Dean, Harry Terwilliger, and I walked down to The Chief’s cell for the first rehearsal not three minutes after Bill and his troops had escorted Bitterbuck off the block and over to the Arcade. The cell door was open, and Old Toot-Toot sat on The Chief’s bunk, his wispy white hair flying.
“There come-stains all over dis sheet,” Toot-Toot remarked. “He mus’ be tryin to get rid of it before you fellas boil it off!” And he cackled.
“Shut up, Toot,” Dean said. “Let’s play this serious.”
“Okay,” Toot-Toot said, immediately composing his face into an expression of thunderous gravity. But his eyes twinkled. Old Toot never looked so alive as when he was playing dead.
I stepped forward. “Arlen Bitterbuck, as an officer of the court and of the state of blah-blah, I have a warrant for blah-blah, such execution to be carried out at twelve-oh-one on blah-blah, will you step forward?”
Toot got off the bunk. “I’m steppin forward, I’m steppin forward, I’m steppin forward,” he said.

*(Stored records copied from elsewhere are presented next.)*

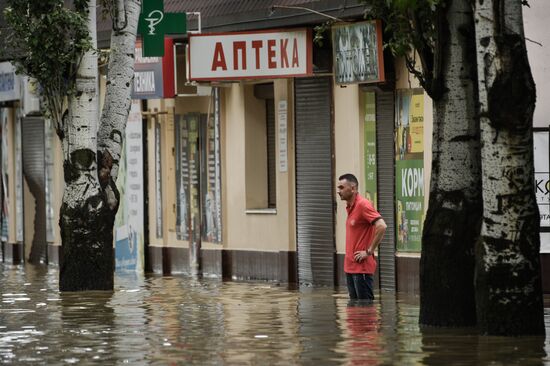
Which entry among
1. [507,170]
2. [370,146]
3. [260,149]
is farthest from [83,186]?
[507,170]

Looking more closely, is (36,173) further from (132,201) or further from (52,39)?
(52,39)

“Turn around,” Dean said, and when Toot-Toot turned, Dean examined the dandruffy top of his head. The crown of The Chief’s head would be shaved tomorrow night, and Dean’s check then would be to make sure he didn’t need a touch-up. Stubble could impede conduction, make things harder. Everything we were doing today was about making things easier.

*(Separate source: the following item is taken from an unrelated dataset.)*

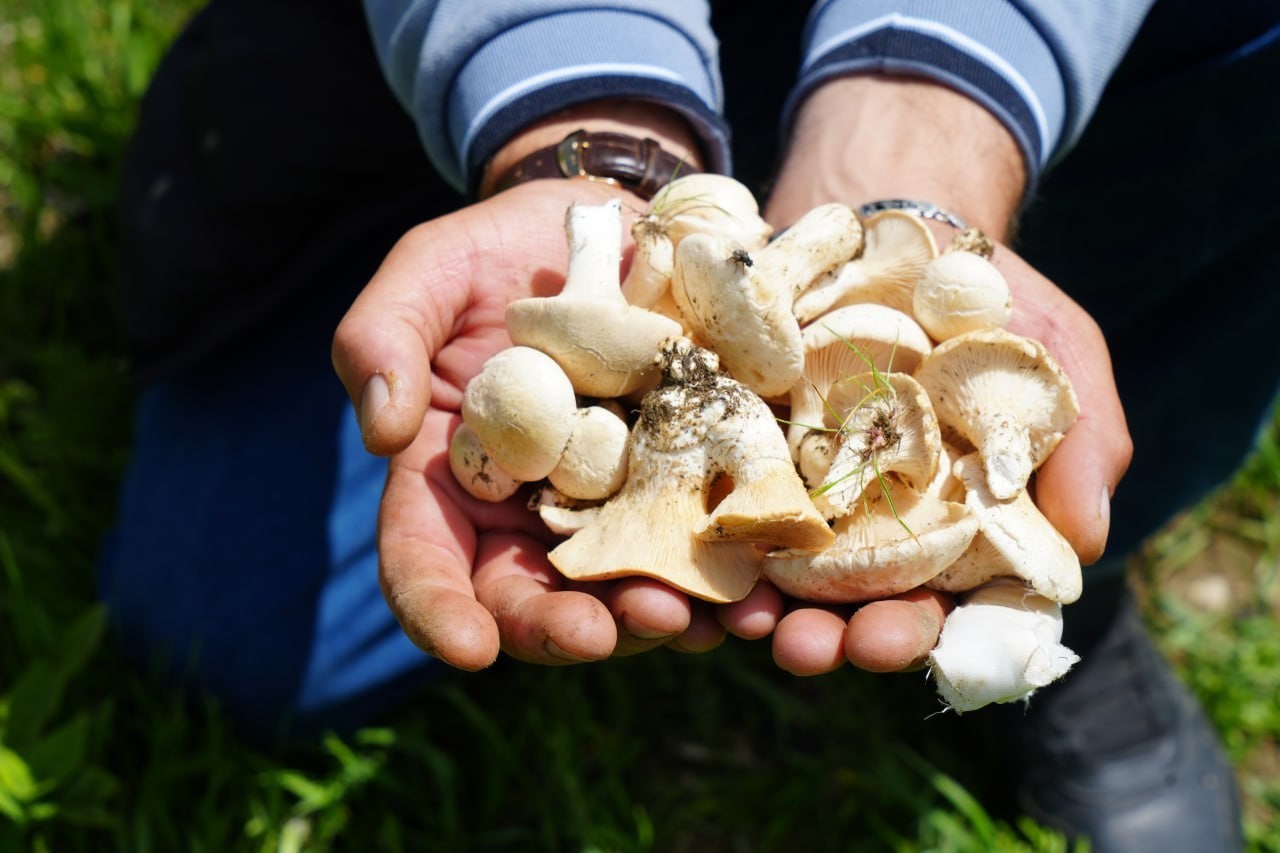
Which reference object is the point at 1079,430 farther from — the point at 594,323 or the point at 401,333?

“All right, Arlen, let’s go,” I said to Toot-Toot, and away we went.
“I’m walkin down the corridor, I’m walkin down the corridor, I’m walkin down the corridor,” Toot said. I flanked him on the left, Dean on the right. Harry was directly behind him. At the head of the corridor we turned right, away from life as it was lived in the exercise yard and toward death as it was died in the storage room. We went into my office, and Toot dropped to his knees without having to be asked. He knew the script, all right, probably better than any of us. God knew he’d been there longer than any of us.
“I’m prayin, I’m prayin, I’m prayin,” Toot-Toot said, holding his gnarled hands up. They looked like that famous engraving, you probably know the one I mean. “The Lord is my shepherd, so on ‘n so forth.”

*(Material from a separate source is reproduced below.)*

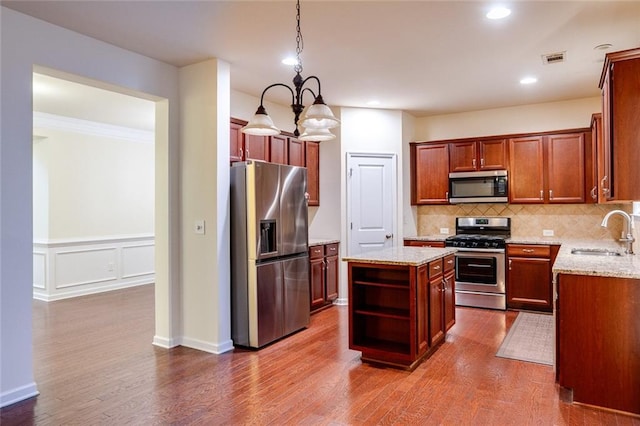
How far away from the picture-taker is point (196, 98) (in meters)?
3.88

“Who’s Bitterbuck got?” Harry asked. “We’re not going to have some Cherokee medicine man in here shaking his dick, are we?”
“Actually—”
“Still prayin, still prayin, still gettin right with Jesus,” Toot overrode me.
“Shut up, you old gink,” Dean said.
“I’m prayin!”
“Then pray to yourself.”
“What’s keepin you guys?” Brutal hollered in from the storage room. That had also been emptied for our use. We were in the killing zone again, all right; it was a thing you could almost smell.
“Hold your friggin water!” Harry yelled back. “Don’t be so goddam impatient!”
“Prayin,” Toot said, grinning his unpleasant sunken grin. “Prayin for patience, just a little goddam patience.”
“Actually, Bitterbuck’s a Christian—he says,” I told them, “and he’s perfectly happy with the Baptist guy who came for Tillman Clark. Schuster, his name is. I like him, too. He’s fast, and he doesn’t get them all worked up. On your feet, Toot. You prayed enough for one day.”
“Walkin,” Toot said. “Walkin again, walkin again, yes sir, walkin on the Green Mile.”
Short as he was, he still had to duck a little to get through the door on the far side of the office. The rest of us had to duck even more. This was a vulnerable time with a real prisoner, and when I looked across to the platform where Old Sparky stood and saw Brutal with his gun drawn, I nodded with satisfaction.